## BEGIN DATA EXCERPTS
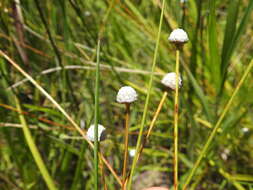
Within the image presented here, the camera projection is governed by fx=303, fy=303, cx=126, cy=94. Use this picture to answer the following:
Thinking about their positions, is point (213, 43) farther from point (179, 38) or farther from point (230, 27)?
point (179, 38)

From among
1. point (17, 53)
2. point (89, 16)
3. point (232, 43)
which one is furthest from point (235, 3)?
point (89, 16)

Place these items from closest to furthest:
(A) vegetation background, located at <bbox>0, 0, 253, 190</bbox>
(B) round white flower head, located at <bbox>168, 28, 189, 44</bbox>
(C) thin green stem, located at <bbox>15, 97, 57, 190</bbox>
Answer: (B) round white flower head, located at <bbox>168, 28, 189, 44</bbox> < (C) thin green stem, located at <bbox>15, 97, 57, 190</bbox> < (A) vegetation background, located at <bbox>0, 0, 253, 190</bbox>

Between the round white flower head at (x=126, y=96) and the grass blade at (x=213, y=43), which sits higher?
the grass blade at (x=213, y=43)

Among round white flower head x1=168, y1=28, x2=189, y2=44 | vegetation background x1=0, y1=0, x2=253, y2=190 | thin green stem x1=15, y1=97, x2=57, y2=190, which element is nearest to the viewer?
round white flower head x1=168, y1=28, x2=189, y2=44

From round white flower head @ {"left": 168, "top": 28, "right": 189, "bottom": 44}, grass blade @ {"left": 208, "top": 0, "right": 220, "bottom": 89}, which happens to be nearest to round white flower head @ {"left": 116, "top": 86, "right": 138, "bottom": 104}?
round white flower head @ {"left": 168, "top": 28, "right": 189, "bottom": 44}

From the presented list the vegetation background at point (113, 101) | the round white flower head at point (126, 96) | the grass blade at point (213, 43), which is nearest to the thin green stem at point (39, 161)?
the vegetation background at point (113, 101)

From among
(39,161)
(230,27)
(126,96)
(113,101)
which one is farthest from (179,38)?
(113,101)

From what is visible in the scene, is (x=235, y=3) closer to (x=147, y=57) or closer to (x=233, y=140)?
(x=233, y=140)

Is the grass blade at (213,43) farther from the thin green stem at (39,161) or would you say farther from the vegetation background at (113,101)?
the thin green stem at (39,161)

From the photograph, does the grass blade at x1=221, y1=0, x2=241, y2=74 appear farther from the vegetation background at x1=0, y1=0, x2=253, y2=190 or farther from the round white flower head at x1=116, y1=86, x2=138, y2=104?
the round white flower head at x1=116, y1=86, x2=138, y2=104
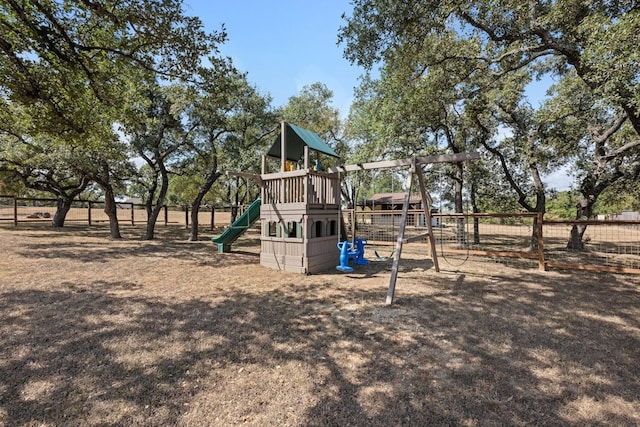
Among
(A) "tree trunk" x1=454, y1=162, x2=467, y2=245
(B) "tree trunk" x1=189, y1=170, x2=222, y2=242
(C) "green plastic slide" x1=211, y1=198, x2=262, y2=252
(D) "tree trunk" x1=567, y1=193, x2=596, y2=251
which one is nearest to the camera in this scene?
(C) "green plastic slide" x1=211, y1=198, x2=262, y2=252

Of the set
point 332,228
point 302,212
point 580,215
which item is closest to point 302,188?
point 302,212

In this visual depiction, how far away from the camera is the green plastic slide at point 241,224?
A: 1053cm

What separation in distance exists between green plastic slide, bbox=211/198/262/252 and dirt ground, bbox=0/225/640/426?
4.14 meters

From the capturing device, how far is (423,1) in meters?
6.36

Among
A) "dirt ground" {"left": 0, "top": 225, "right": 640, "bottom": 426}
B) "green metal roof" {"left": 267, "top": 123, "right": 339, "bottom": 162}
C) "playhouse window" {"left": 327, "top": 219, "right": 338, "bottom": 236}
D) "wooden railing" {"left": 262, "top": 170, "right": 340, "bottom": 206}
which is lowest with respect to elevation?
"dirt ground" {"left": 0, "top": 225, "right": 640, "bottom": 426}

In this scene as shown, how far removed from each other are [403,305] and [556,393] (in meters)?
2.64

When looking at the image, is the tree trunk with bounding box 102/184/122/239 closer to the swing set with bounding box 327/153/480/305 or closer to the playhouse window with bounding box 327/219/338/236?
the playhouse window with bounding box 327/219/338/236

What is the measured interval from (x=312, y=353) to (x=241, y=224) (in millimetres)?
8041

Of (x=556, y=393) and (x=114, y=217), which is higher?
(x=114, y=217)

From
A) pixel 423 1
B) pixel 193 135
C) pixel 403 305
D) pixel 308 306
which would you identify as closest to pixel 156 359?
pixel 308 306

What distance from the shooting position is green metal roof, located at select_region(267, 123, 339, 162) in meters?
8.72

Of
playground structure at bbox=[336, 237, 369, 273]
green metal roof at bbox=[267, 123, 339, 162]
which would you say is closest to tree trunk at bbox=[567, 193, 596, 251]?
playground structure at bbox=[336, 237, 369, 273]

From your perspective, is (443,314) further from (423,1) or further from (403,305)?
(423,1)

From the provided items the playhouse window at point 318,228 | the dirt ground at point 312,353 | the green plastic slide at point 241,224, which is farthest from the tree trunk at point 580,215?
the green plastic slide at point 241,224
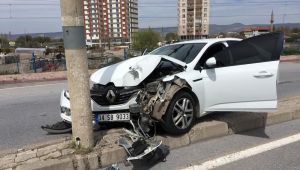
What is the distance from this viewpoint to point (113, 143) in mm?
4363

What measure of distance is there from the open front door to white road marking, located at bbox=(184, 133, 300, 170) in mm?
562

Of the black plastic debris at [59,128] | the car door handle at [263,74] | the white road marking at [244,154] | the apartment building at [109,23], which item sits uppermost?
the apartment building at [109,23]

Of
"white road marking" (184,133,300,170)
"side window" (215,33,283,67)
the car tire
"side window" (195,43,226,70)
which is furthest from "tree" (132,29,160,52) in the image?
"white road marking" (184,133,300,170)

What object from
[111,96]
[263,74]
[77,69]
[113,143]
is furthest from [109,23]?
[77,69]

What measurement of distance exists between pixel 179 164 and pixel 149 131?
0.83m

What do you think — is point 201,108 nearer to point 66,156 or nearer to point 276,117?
point 276,117

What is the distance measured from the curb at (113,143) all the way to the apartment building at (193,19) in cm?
10303

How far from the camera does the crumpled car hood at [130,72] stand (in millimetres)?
4832

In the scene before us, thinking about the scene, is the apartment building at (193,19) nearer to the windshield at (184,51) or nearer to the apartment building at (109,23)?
the apartment building at (109,23)

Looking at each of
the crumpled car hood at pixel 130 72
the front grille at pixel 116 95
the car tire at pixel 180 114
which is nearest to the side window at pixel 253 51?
the crumpled car hood at pixel 130 72

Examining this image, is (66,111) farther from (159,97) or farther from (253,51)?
(253,51)

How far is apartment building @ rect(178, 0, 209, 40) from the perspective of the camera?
354 feet

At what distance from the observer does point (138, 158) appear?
399 cm

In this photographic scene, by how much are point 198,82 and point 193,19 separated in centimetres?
10698
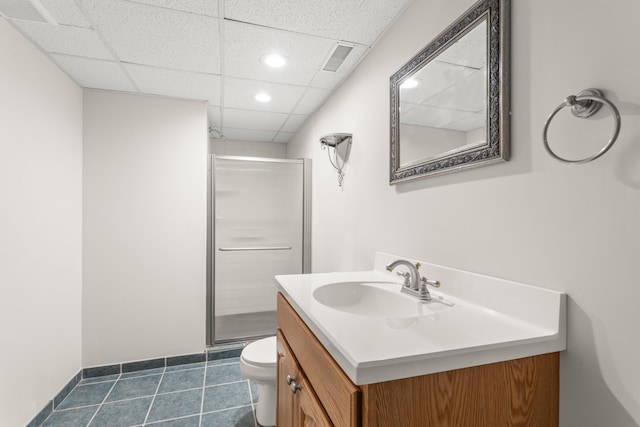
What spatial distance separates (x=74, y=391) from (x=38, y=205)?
1.30 m

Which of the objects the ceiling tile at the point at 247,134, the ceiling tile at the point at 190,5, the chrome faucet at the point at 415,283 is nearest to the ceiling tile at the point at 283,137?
the ceiling tile at the point at 247,134

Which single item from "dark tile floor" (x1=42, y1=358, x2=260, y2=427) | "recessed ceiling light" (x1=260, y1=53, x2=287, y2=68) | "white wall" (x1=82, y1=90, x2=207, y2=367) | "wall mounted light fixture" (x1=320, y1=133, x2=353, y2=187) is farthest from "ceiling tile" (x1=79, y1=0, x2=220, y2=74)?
"dark tile floor" (x1=42, y1=358, x2=260, y2=427)

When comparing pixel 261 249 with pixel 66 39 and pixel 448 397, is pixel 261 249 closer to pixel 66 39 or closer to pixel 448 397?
pixel 66 39

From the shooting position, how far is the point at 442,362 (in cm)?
68

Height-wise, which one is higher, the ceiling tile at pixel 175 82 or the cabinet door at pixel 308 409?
the ceiling tile at pixel 175 82

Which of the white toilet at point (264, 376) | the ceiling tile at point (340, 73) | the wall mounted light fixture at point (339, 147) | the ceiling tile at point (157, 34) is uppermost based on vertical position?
the ceiling tile at point (157, 34)

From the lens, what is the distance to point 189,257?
2.54m

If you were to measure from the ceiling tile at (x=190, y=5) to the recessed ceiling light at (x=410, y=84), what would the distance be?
911 millimetres

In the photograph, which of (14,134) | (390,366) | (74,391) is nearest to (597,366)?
(390,366)

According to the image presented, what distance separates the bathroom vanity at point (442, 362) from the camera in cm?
65

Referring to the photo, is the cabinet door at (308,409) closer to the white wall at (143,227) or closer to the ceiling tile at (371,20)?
the ceiling tile at (371,20)

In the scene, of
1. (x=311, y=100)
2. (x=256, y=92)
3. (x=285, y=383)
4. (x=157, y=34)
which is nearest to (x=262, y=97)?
(x=256, y=92)

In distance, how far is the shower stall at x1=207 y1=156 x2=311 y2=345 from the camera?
268cm

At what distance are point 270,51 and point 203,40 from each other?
0.36 meters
## END DATA EXCERPTS
(DIRECTIVE)
Give back, exactly as written, the lines from the one with "According to the" to the last line.

(REPLY TO THE EXERCISE)
According to the image presented, what distance separates the bathroom vanity at point (442, 362) from the camera in cm?
65

Referring to the photo, is the cabinet door at (308,409) closer to the white wall at (143,227) or closer to the ceiling tile at (371,20)?
the ceiling tile at (371,20)

In the scene, of
1. (x=311, y=100)
2. (x=256, y=92)
3. (x=285, y=383)
4. (x=157, y=34)
which is nearest to (x=262, y=97)?
(x=256, y=92)

In distance, how far is the shower stall at x1=207 y1=156 x2=311 y2=345 from the camera?
268cm

At what distance are point 270,51 and point 203,40 from each other?
0.36 meters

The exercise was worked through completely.